“I think that the recent special elections are consistent with the idea that we are at something of a neutral political environment. It just seems to me at the moment that turnout is going to be through the roof on both sides. It’s going to be higher than it was in 2018. Both sides have reason to turn out now. Then it becomes a question of which of the two sides ultimately has the upper hand”
– Republican consultant and pollster Patrick Ruffini in an interview with Politico. Ruffini seems a little more than cautiously optimistic for the GOP nonetheless, which is kind of stupid because Republicans tend to get fucking crushed when turnout is high. The 2010 and 2014 midterms saw 41% (90.9 million) and 36% (83.2 million), respectively, of the voting age population show up, with Dems losing 63 House seats in 2010 and 13 in 2014 (smaller hit because they obviously couldn’t lose seats they didn’t already have). The popular vote delta was 6.8% in 2010 and 5.7% in 2014.
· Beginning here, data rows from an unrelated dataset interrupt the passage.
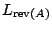 $ L_{{\rm rev}(A)}$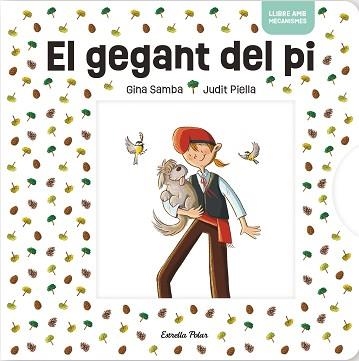 EL GEGANT DEL PI(AMB MECANISMES) | 9791387519018 | Libreria Geli - Librería Online de Girona - Comprar libros en catalán y castellano
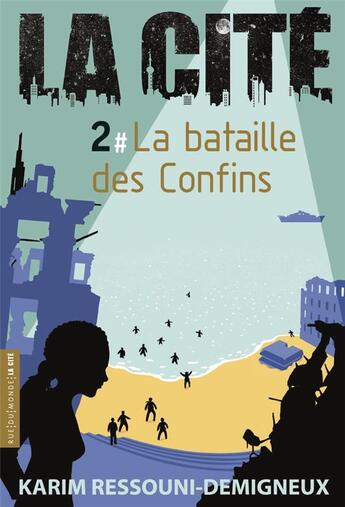 Couverture du livre « La cité t.2 ; la bataille des confins » de Karim Ressouni-Demigneux aux éditions Rue Du Monde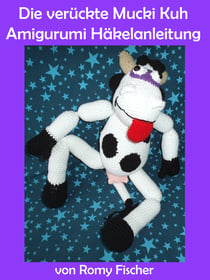 Die verrückte Mucki Kuh - Amigurumi Häkelanleitung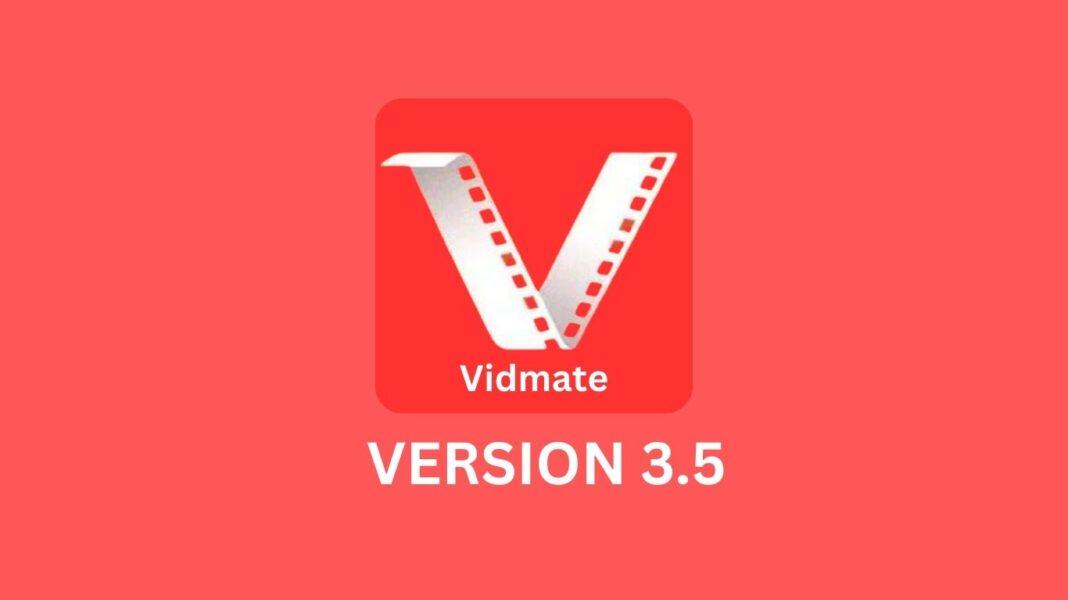 vidmate old version 3.5 free download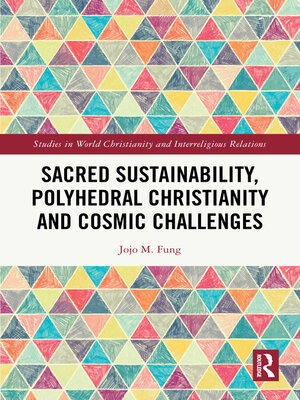 cover image of Sacred Sustainability, Polyhedral Christianity and Cosmic Challenges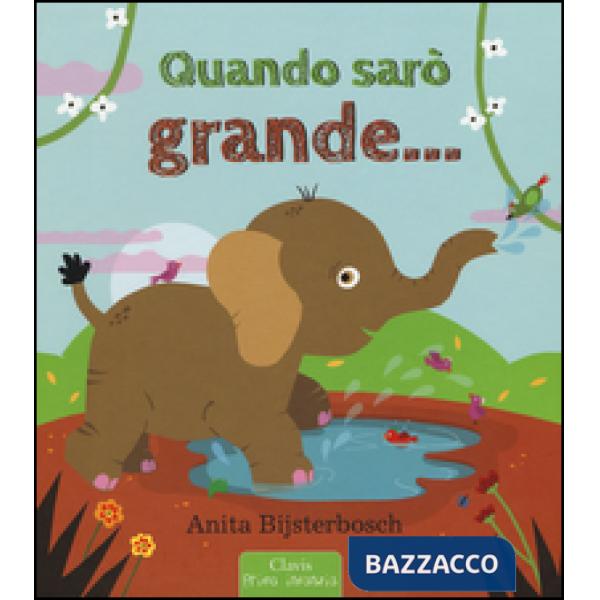 Quando sarò grande.... Ediz. a colori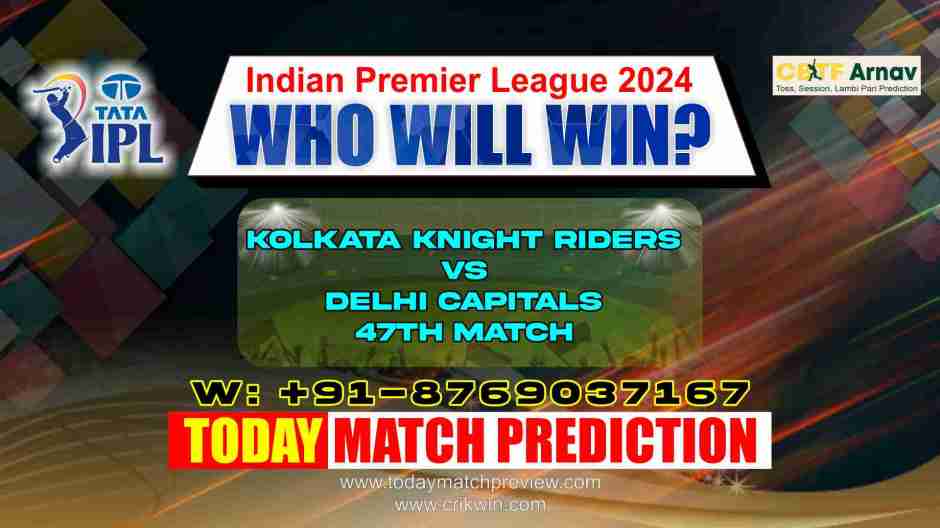 DC vs KKR IPL Match No. 47 Prediction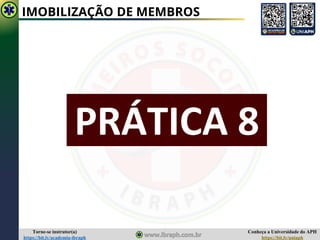 Conheça a Universidade do APH
https://bit.ly/uniaph
Torne-se instrutor(a)
https://bit.ly/academia-ibraph
IMOBILIZAÇÃO DE MEMBROS
PRÁTICA 8
 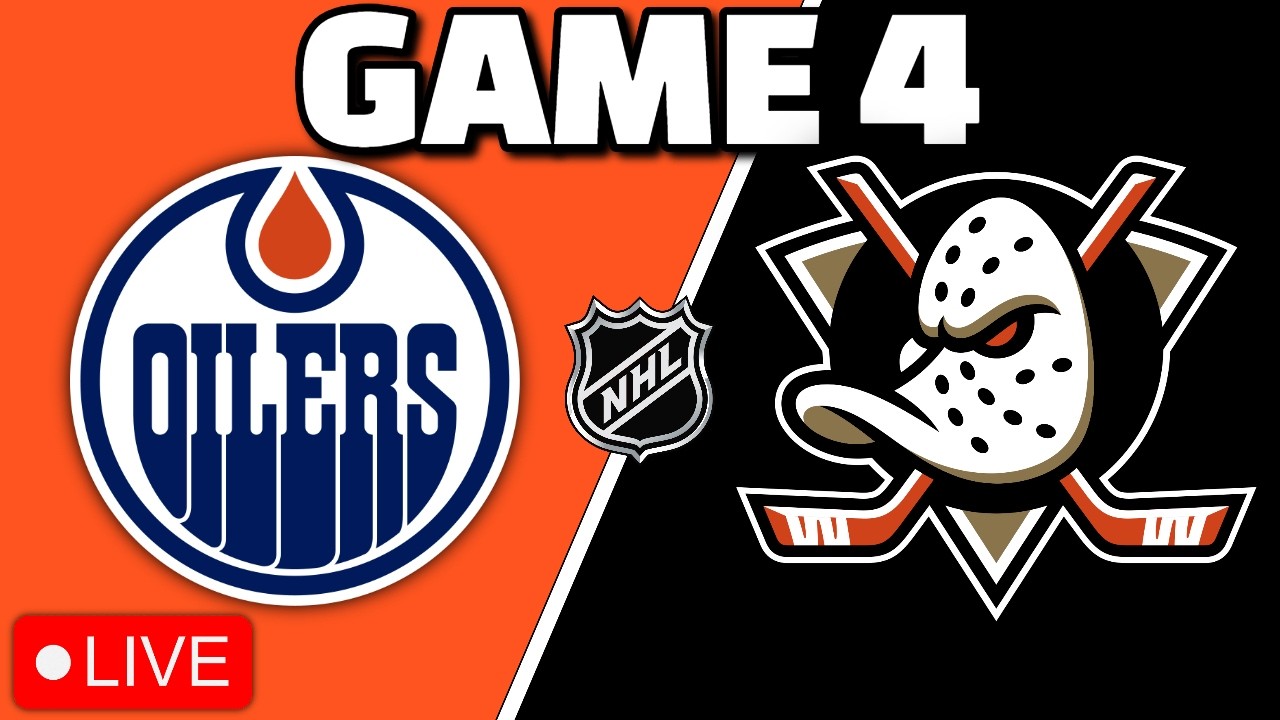 Edmonton Oilers vs Anaheim Ducks GAME 4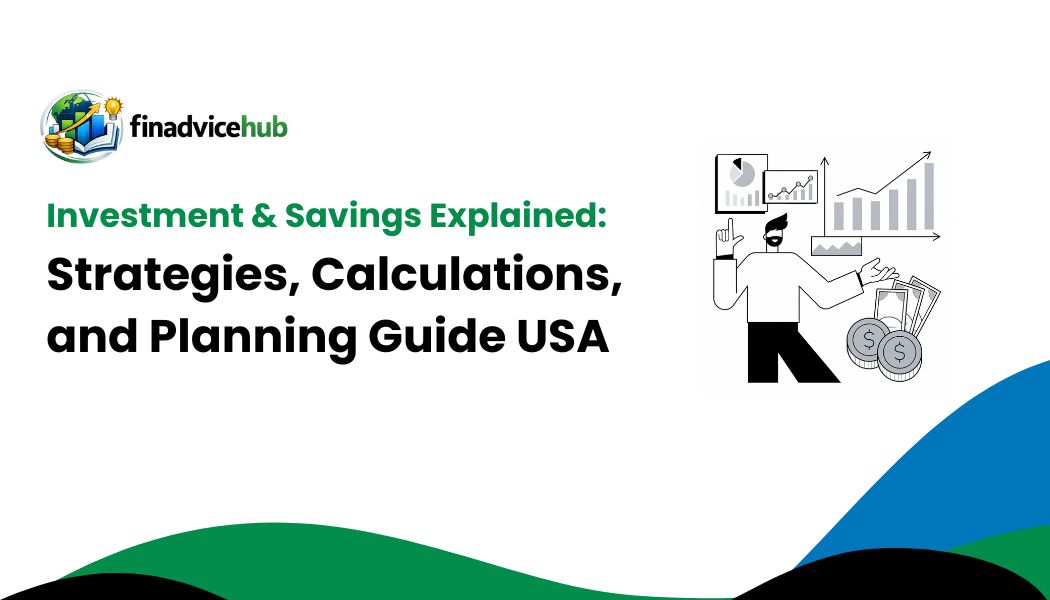 Investment & Savings Explained Strategies, Calculations, and Planning Guide USA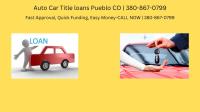 Auto Car Title Loans Pueblo CO image 3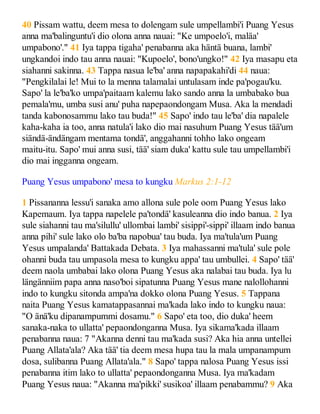 40 Pissam wattu, deem mesa to dolengam sule umpellambi'i Puang Yesus
anna ma'balinguntu'i dio olona anna nauai: "Ke umpoelo'i, maläa'
umpabono'." 41 Iya tappa tigaha' penabanna aka häntä buana, lambi'
ungkandoi indo tau anna nauai: "Kupoelo', bono'ungko!" 42 Iya masapu eta
siahanni sakinna. 43 Tappa nasua le'ba' anna napapakahi'di 44 naua:
"Pengkilalai le! Mui to la menna talamalai untulasam inde pa'pogau'ku.
Sapo' la le'ba'ko umpa'paitaam kalemu lako sando anna la umbabako bua
pemala'mu, umba susi anu' puha napepaondongam Musa. Aka la mendadi
tanda kabonosammu lako tau buda!" 45 Sapo' indo tau le'ba' dia napalele
kaha-kaha ia too, anna natula'i lako dio mai nasuhum Puang Yesus tää'um
siändä-ändängam mentama tondä', anggahanni tohho lako ongeam
maitu-itu. Sapo' mui anna susi, tää' siam duka' kattu sule tau umpellambi'i
dio mai ingganna ongeam.
Puang Yesus umpabono' mesa to kungku Markus 2:1-12
1 Pissananna lessu'i sanaka amo allona sule pole oom Puang Yesus lako
Kapemaum. Iya tappa napelele pa'tondä' kasuleanna dio indo banua. 2 Iya
sule siahanni tau ma'silullu' ullombai lambi' sisippi'-sippi' illaam indo banua
anna pihi' sule lako olo ba'ba napobua' tau buda. Iya ma'tula'um Puang
Yesus umpalanda' Battakada Debata. 3 Iya mahassanni ma'tula' sule pole
ohanni buda tau umpasola mesa to kungku appa' tau umbullei. 4 Sapo' tää'
deem naola umbabai lako olona Puang Yesus aka nalabai tau buda. Iya lu
längänniim papa anna naso'boi sipatunna Puang Yesus mane nalollohanni
indo to kungku sitonda ampa'na dokko olona Puang Yesus. 5 Tappana
naita Puang Yesus kamatappasannai ma'kada lako indo to kungku naua:
"O änä'ku dipanampummi dosamu." 6 Sapo' eta too, dio duka' heem
sanaka-naka to ullatta' pepaondonganna Musa. Iya sikama'kada illaam
penabanna naua: 7 "Akanna denni tau ma'kada susi? Aka hia anna untellei
Puang Allata'ala? Aka tää' tia deem mesa hupa tau la mala umpanampum
dosa, sulibanna Puang Allata'ala." 8 Sapo' tappa nalosa Puang Yesus issi
penabanna itim lako to ullatta' pepaondonganna Musa. Iya ma'kadam
Puang Yesus naua: "Akanna ma'pikki' susikoa' illaam penabammu? 9 Aka
 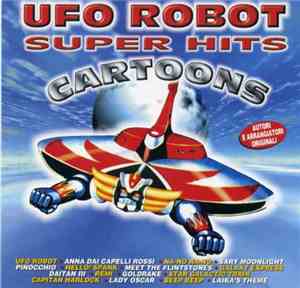 Various - Ufo Robot Super Hits Cartoons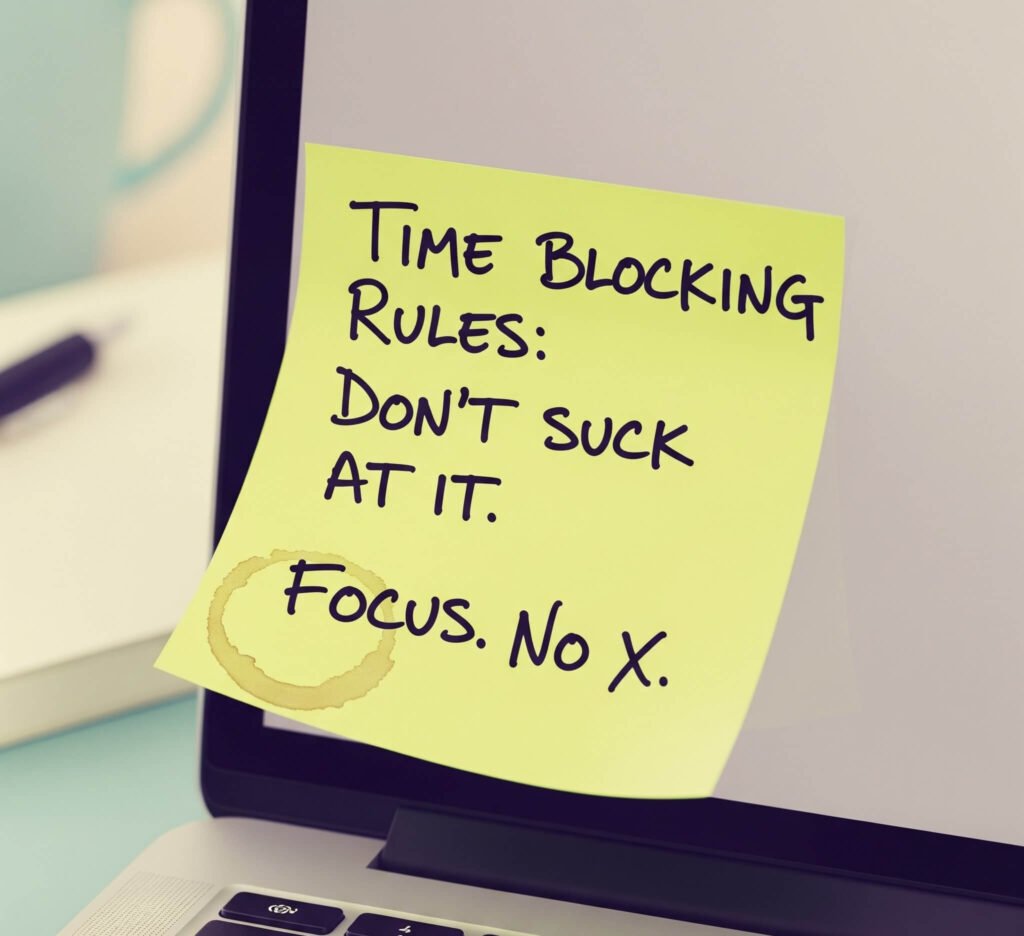 Time Blocking: Don't Suck at It
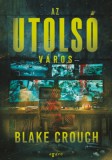 Agave Könyvek Blake Crouch: Az utolsó város - könyv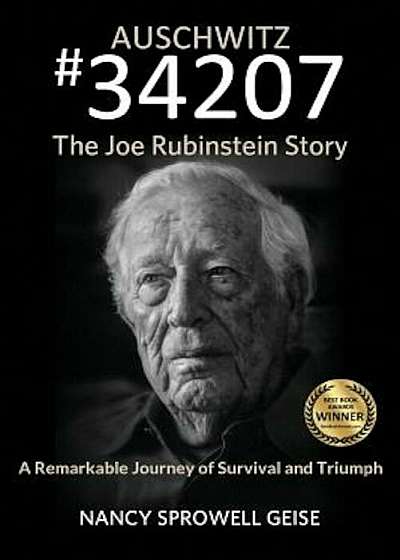 Auschwitz '34207 the Joe Rubinstein Story, Paperback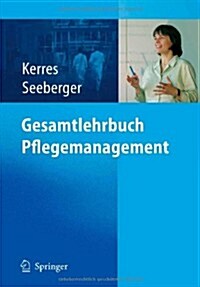 Gesamtlehrbuch Pflegemanagement (Paperback)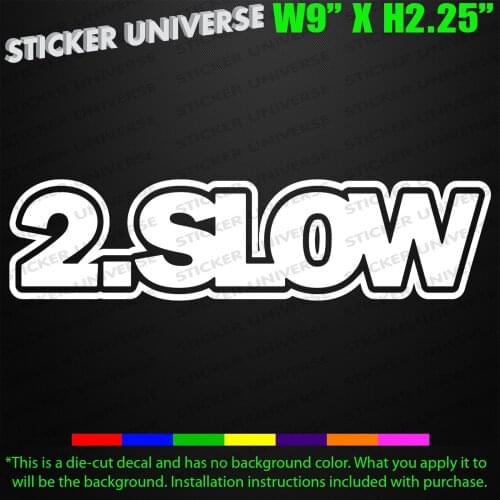 Too Slow 2.Slow Funny Window Decal Sticker JDM Turbo Drift Euro 12.5cm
In 2018, when 50.3% (118.5 million) of eligible voters showed up, the Democrats took 41 House seats and won the popular vote by 8.6%, making a little weird, to say the least, to see a GOP strategist so sanguine about this, even given the advantages the Republicans still have in the House going into the midterms. While it would be utterly insane to think the Democrats are somehow going to crush the GOP like they did in 2018, it is far less so to also believe they wouldn’t still have a hell of an edge if overall turnout will be bigger than it was in that Blue Wave year.